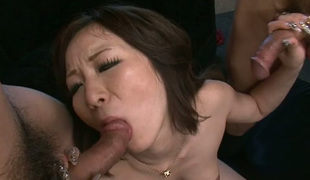Spicy Japanese slut Ayami  toy screwed intensively in threesome action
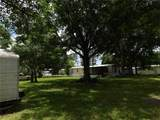 23936 Armadillo Road - Photo 19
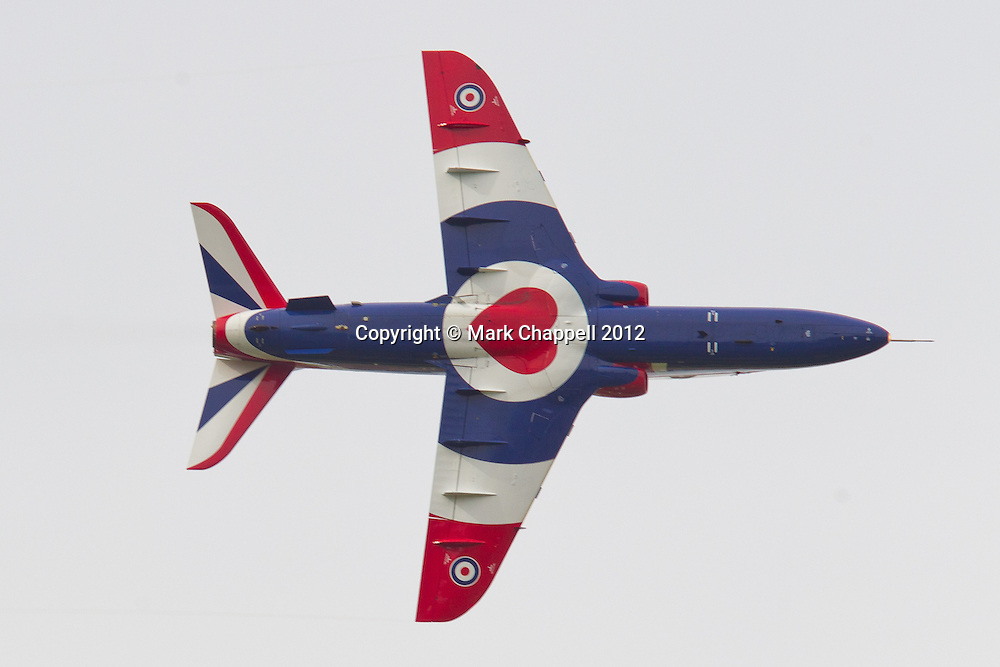 Hawk T1 solo display from 208(R) Sqn, RAF Valley  at the Cotswold Air Show/Best of Britain Show. The Hawk, flown by Fgt Lt Phil Bird has been painted to celebrate HM The Queen's Diamond Jubilee for the 2012 season. Cirencester, UNITED KINGDOM. August 26 2012..Photo Credit: Mark Chappell.© Mark Chappell 2012. All Rights Reserved. See instructions.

* * *

**Required action**
In full and without changes, repeat the listing above, but not its pictures.

**Worked solution**
Spicy Japanese slut Ayami  toy screwed intensively in threesome action
 23936 Armadillo Road - Photo 19
 Hawk T1 solo display from 208(R) Sqn, RAF Valley  at the Cotswold Air Show/Best of Britain Show. The Hawk, flown by Fgt Lt Phil Bird has been painted to celebrate HM The Queen's Diamond Jubilee for the 2012 season. Cirencester, UNITED KINGDOM. August 26 2012..Photo Credit: Mark Chappell.© Mark Chappell 2012. All Rights Reserved. See instructions.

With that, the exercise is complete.